-- BEGIN Given passage --
By

PyTorch Dataloader for HDF5 data

Read in the dark

Context

I’m a newbie with HDF5, less so with PyTorch yet I found it hard to find guidelines regarding good practices to load data from HDF5 data.

So here’s my take on the issue, inspired by torchmeta

First Attempt - TypeError: h5py objects cannot be pickled

Here’s my usecase: I have .h5 files containing samples as datasets (no groups/subgroups but that wouldn’t be so different I expect).

Initially I thought “well, let’s just open the files and dynamically load the datasets”. So I wrote something like:

class H5Dataset(Dataset):
    def __init__(self, h5_path):
        self.h5_file = h5py.File(h5_path, "r")

    def __len__(self):
        return len(self.h5_file)

    def __getitem__(self, index):
        dataset = self.h5_file[f"trajectory_{index}"]
        data = torch.from_numpy(dataset[:])
        labels = dict(dataset.attrs)

        return {
            "data": data,
            "labels": labels
        }

...

loader = torch.utils.data.DataLoader(H5Dataset("/some/path.h5"), num_workers=2)
batch = next(iter(loader))

And then…

TypeError: h5py objects cannot be pickled

So that’s bad news. The issue is when using num_workers > 0 the Datasets are created and then passed to the DataLoader’s worker processes, which requires any data sent to be pickleable… unlike h5py.File objects.

Solution

One could want to shift file opening to __getitem__ but this means that you will need to open and read the file once for every sample along the training procedure, which could create overhead and filesystem pressure.

The solution is to lazy-load the files: load them the first time they are needed and store them after the first call:

import torch
from torch.utils.data import Dataset
import h5py


class H5Dataset(Dataset):
    def __init__(self, h5_paths, limit=-1):
        self.limit = limit
        self.h5_paths = h5_paths
        self._archives = [h5py.File(h5_path, "r") for h5_path in self.h5_paths]
        self.indices = {}
        idx = 0
        for a, archive in enumerate(self.archives):
            for i in range(len(archive)):
                self.indices[idx] = (a, i)
                idx += 1

        self._archives = None

    @property
    def archives(self):
        if self._archives is None: # lazy loading here!
            self._archives = [h5py.File(h5_path, "r") for h5_path in self.h5_paths]
        return self._archives

    def __getitem__(self, index):
        a, i = self.indices[index]
        archive = self.archives[a]
        dataset = archive[f"trajectory_{i}"]
        data = torch.from_numpy(dataset[:])
        labels = dict(dataset.attrs)

        return {"data": data, "labels": labels}

    def __len__(self):
        if self.limit > 0:
            return min([len(self.indices), self.limit])
        return len(self.indices)

That’s it :)

Now:

loader = torch.utils.data.DataLoader(H5Dataset(["/some/path.h5", "/some/path2.h5"]), num_workers=2)
batch = next(iter(loader))

Does not raise an error anymore!
-- END Given passage --
-- BEGIN Dataset content --
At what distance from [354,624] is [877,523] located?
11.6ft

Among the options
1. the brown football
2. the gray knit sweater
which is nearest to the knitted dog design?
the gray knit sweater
-- END Dataset content --
Exercise requirements =>
1. Edit the HDF5 loading passage from "PyTorch Dataloader for" up to and including "different I expect).", and put "beginner" in place of "newbie".
2. Reproduce the records word for word, from the line with "Among the options" up to and including the last line of the records.
The records have no connection to the HDF5 loading passage.

Per-task outputs =>
1.
PyTorch Dataloader for HDF5 data

Read in the dark

Context

I’m a beginner with HDF5, less so with PyTorch yet I found it hard to find guidelines regarding good practices to load data from HDF5 data.

So here’s my take on the issue, inspired by torchmeta

First Attempt - TypeError: h5py objects cannot be pickled

Here’s my usecase: I have .h5 files containing samples as datasets (no groups/subgroups but that wouldn’t be so different I expect).

2.
Among the options
1. the brown football
2. the gray knit sweater
which is nearest to the knitted dog design?
the gray knit sweater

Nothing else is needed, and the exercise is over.